No soy más que un erudito debilucho —afirmó Ye Qiu sin pudor.

Sin embargo, apenas Ye Qiu terminó de hablar, Lin Qiao’er le lanzó un puñetazo de repente.

Ye Qiu esquivó instintivamente; Lin Qiao’er no había previsto su velocidad, falló por completo su objetivo y tropezó hacia adelante.

Justo delante de ella había un estanque, y así…
¡Glug, glug!

De repente, Ye Qiu se dio cuenta de que Lin Qiao’er no sabía nadar.

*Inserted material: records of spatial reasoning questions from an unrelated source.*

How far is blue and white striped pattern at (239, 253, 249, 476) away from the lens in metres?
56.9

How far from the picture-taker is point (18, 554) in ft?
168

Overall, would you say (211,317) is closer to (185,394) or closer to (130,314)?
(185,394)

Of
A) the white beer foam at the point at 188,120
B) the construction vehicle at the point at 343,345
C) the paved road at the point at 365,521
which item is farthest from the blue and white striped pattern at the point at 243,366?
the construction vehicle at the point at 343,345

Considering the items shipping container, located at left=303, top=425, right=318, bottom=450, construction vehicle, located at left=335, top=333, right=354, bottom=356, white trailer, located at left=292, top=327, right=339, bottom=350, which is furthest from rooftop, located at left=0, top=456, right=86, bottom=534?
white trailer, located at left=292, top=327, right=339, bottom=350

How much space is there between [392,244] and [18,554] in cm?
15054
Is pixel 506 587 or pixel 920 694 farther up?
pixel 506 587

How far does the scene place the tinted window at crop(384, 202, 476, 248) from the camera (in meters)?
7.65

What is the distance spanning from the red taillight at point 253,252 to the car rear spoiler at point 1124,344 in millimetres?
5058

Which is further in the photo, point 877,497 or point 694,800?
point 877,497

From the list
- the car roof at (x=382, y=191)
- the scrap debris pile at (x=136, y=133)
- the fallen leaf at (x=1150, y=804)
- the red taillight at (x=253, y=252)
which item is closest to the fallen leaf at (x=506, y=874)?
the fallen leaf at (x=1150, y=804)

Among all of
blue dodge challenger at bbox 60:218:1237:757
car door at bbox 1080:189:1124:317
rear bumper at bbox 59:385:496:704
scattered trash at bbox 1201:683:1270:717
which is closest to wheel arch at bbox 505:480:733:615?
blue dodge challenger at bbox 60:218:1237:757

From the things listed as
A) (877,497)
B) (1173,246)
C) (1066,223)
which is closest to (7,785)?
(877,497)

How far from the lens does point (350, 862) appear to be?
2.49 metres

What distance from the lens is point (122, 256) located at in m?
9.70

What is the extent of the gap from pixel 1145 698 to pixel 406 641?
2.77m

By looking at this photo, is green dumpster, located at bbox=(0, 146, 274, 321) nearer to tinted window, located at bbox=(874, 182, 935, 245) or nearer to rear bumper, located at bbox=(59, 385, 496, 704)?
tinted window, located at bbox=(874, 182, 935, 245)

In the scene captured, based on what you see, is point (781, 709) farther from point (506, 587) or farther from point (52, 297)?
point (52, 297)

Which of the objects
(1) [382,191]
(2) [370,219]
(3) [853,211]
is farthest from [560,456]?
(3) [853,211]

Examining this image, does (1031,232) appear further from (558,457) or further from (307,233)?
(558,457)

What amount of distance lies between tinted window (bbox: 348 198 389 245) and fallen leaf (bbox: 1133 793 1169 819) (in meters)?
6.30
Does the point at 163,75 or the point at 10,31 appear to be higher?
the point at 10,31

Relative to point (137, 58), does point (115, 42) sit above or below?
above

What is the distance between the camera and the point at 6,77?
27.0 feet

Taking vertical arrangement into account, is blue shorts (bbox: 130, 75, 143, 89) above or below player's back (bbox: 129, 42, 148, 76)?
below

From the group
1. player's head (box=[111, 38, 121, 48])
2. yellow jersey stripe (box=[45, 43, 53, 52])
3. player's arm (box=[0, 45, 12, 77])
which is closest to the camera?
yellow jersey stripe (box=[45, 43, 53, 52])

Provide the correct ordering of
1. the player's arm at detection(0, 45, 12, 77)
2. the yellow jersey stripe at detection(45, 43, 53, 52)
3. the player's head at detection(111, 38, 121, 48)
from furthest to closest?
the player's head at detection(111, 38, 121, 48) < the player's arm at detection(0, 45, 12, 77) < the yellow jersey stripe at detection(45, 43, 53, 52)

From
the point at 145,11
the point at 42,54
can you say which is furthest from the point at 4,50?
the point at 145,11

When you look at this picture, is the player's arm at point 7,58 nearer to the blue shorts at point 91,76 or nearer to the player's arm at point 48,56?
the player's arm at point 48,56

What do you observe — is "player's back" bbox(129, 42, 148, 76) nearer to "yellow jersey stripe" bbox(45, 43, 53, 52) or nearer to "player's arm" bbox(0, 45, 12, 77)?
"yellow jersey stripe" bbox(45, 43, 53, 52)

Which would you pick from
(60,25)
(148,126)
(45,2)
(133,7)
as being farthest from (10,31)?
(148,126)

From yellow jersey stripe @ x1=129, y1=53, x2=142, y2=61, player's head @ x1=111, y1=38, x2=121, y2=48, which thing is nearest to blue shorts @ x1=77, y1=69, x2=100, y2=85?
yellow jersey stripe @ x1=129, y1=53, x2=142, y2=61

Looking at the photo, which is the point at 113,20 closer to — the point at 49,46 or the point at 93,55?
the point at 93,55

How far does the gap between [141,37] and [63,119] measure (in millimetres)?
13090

Viendo a Lin Qiao’er forcejear en el agua, hundiéndose cada vez más, Ye Qiu saltó de inmediato y la arrastró hasta la orilla.

—Gracias por salvarme —dijo Lin Qiao’er, sintiendo que acababa de escapar de las fauces de la muerte.

Siempre le había tenido miedo al agua y se mantenía alejada de los estanques, pero hoy, en su intento de poner a prueba a Ye Qiu, se había encontrado en una situación peligrosa.

Si Ye Qiu no la hubiera salvado, Lin Qiao’er sabía muy bien cuál habría sido la consecuencia.

—No hay de qué —dijo Ye Qiu con indiferencia.

—Ye Qiu.

—¿Mmm?

¿Qué pasa?

—¿Podrías no contarle a nadie lo que ha pasado hoy?

—preguntó Lin Qiao’er, que no quería que los demás supieran que no sabía nadar.

—Sin problema.

—Gracias.

—Después de decir eso, Lin Qiao’er se levantó, se sacudió el barro de la ropa y caminó hacia su coche.

Luego le dijo a Ye Qiu—: Vamos, te llevo de vuelta.